Rapport de force stratégique
Cependant, force est de constater que la volonté politique n’est pas seule en cause dans le maintien de l’Europe dans le giron sécuritaire des Etats-Unis. Les moyens des uns et des autres sont très différents et placent les Européens loin derrière. Simple rappel, de 1990 à 1998 aux Etats-Unis, une série de fusions et de reprises a abouti à la mise en place de quatre producteurs géants dans le secteur aérospatial : Lockheed Martin, Northrop Grumman, Raytheon et Boeing. En 1990, par exemple, on comptait 13 fournisseurs de missiles tactiques. En 2000, ils avaient fusionné en trois grosses sociétés. De 1998 à 2002, le taux de concentration parmi les grosses compagnies s’est ralenti, mais le processus s’est poursuivi au niveau des sous-traitants. La concentration a réduit dramatiquement le nombre d’« entreprises de tête » (les producteurs terminaux des plus importants systèmes d’armement) au cours des années 1990.

De l’autre côté de l’Atlantique, les fusions n’étaient pas de dimension nationale et s’inscrivent parfois dans un effort d’harmonisation. Depuis la fin des années 1990, l’Europe a connu des fusions, des reprises et des joint-ventures. D’où l’apparition de trois gros producteurs d’armes de l’Europe occidentale : BAe Systems, EADS et Thales. Dans une optique de renforcement de l’Europe militaire, des organes ont été instaurés : le COARM : groupe des « exportations d’armes conventionnelles », dépendant directement du Conseil européen. Son objectif est de coordonner les exportations vers les pays du tiers-monde. le POLARM est créé en 1995, en complément du groupe consacré à la « politique européenne de l’armement », également lié au Conseil européen. La tâche de ses experts consiste à développer une stratégie commune. l’Organisation commune de coopération dans le domaine de l’armement (OCCAR) est constituée en 1996, sur l’initiative de la France, de l’Allemagne, du Royaume-Uni et de l’Italie. Son objectif est de coordonner leurs politiques sur le plan de l’industrie militaire.l’European Aerospace and Defence Company (EADC) est créé en 1999 après le rachat de McDonnell Douglas par Boeing. EADC contrôle 80% d’Airbus (qui représente 50% de son chiffre de ventes), 100% d’Eurocopter, 62,5% d’Eurofighter, 25,9% d’Arianespace, 75% d’Astrium, 46% de Dassault, etc. Le groupe français Lagardère et le groupe allemand Daimler (c’est-à-dire la Deutsche Bank) dominent EADC.

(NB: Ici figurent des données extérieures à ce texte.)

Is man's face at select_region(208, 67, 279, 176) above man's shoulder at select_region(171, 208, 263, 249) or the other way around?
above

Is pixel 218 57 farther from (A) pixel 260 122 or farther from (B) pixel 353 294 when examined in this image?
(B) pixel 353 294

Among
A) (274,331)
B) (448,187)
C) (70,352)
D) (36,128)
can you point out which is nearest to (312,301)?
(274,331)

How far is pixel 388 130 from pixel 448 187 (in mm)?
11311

Sur le plan de la coopération militaire, les deux grands alliés ont mis fin à un important point de discorde. Il s’agit de l’accord visant à rendre compatible le projet européen de système de navigation par satellite, Galileo, avec le GPS américain. Cet accord a ainsi mis un terme à une dispute transatlantique, dans laquelle le Pentagone s’était opposé à la proposition d’un système européen indépendant.

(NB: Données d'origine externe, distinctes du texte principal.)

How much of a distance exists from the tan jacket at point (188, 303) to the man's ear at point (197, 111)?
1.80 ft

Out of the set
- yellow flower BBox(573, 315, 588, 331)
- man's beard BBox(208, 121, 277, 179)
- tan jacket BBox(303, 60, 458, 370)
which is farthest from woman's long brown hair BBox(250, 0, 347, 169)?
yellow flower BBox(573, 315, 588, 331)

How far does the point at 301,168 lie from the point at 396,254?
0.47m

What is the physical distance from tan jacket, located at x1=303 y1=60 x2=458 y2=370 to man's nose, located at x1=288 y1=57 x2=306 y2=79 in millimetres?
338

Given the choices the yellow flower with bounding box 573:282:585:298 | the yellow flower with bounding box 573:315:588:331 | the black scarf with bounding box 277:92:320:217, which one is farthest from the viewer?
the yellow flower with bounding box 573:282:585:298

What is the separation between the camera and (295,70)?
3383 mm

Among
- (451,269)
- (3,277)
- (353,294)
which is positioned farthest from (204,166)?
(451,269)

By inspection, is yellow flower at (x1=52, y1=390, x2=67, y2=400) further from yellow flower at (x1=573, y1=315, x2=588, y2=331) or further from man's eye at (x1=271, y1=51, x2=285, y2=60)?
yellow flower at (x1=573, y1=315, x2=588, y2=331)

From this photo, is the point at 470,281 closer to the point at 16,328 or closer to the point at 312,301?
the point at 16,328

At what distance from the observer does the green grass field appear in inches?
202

Le ministère américain de la Défense craignait que la structure de la fréquence demandée par Bruxelles n’empêche les commandants américains de rendre inaccessible les données de navigation, lors d’une guerre. Ce qui était le cas jusqu’à ce projet européen. Mais le changement en paramètres techniques permettra à chacun de brouiller efficacement le signal de l’autre dans un périmètre restreint, tel un champ de bataille, sans fermer le système tout entier. Résultat, le système Galileo sera poursuivi, avec le soutien de la Chine. Cependant, ainsi que le démontrent les changements intervenus au niveau de la doctrine militaire de l’OTAN depuis la fin de la guerre froide, l’Europe s’inscrit dans le cadre de l’élargissement de l’Alliance militaire tant au niveau de son espace d’intervention que dans le contenu de ses actions. Résolution des conflits (Afghanistan), interventions humanitaires (Kosovo) et absence de frontières déterminées (Irak) sont autant d’aspects limitant le rôle de l’Europe à celui d’exécutant.